From the most ancient intellectual traditions, it is affirmed that all human beings by nature desire to know, and that the desire to know is satisfied only upon one’s attainment of knowledge of the first causes and the first principles of things which also is knowledge of the truth. That desire is constitutive of the ultimate end (telos) of human being, according to St. Thomas Aquinas, Doctor of the Church, because our ultimate purpose (telos) is fulfilled only when consummate knowledge of the first truth, namely, God, is realized. Moreover, St. Thomas concludes that the truth attained by the exercise of human reason cannot be contrary to the truth made available to human beings through revelation which is apprehended by faith.
The intimate affinity that obtains among the desire for knowledge, the pursuit of the truth, the exercise of the faculty of reason, and the revealed content of faith was reasserted by Pope John Paul II.

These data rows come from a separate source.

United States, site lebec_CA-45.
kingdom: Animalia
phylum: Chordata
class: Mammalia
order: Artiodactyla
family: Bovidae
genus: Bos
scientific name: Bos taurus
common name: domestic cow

“Faith and reason are like two wings on which the human spirit rises to the contemplation of the truth; and God has placed in the human heart a desire to know the truth – in a word, to know Himself – so that, by knowing and loving God, men and women may also come to the fullness of truth about themselves” (Preamble to Fides et Ratio).
Emphasis upon the formation of one’s intellectual faculties, for the purpose of desiring the truth, coming to know the truth increasingly more fully, and “seeing God in all things,” is the cornerstone of the educational mission embodied by the Society of Jesus. The characteristic feature of Jesuit education accentuates the exercise of the intellect so that students may relate their activities to the knowledge and love of God, order their learning to the praise of God and the well-being of human kind, as well as provide well reasoned motives for moral living from a Christian ethic.

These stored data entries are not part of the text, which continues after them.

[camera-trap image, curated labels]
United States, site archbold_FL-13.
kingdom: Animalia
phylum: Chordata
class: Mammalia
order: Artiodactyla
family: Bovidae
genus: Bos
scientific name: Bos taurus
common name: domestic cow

The vocation of the Roman Catholic intellectual tradition is to arrive at knowledge of the truth about the divine Creation, or all that is, through the exercise of reason in every intellectual endeavor and academic discipline. From the reasoned studies of art, theater, literature, law, history, natural science, social science, language, the business disciplines, philosophy, or theology, the Roman Catholic intellectual tradition exemplifies the lived thinking of the Church as it seeks to exert a profound informing and transforming effect upon the world.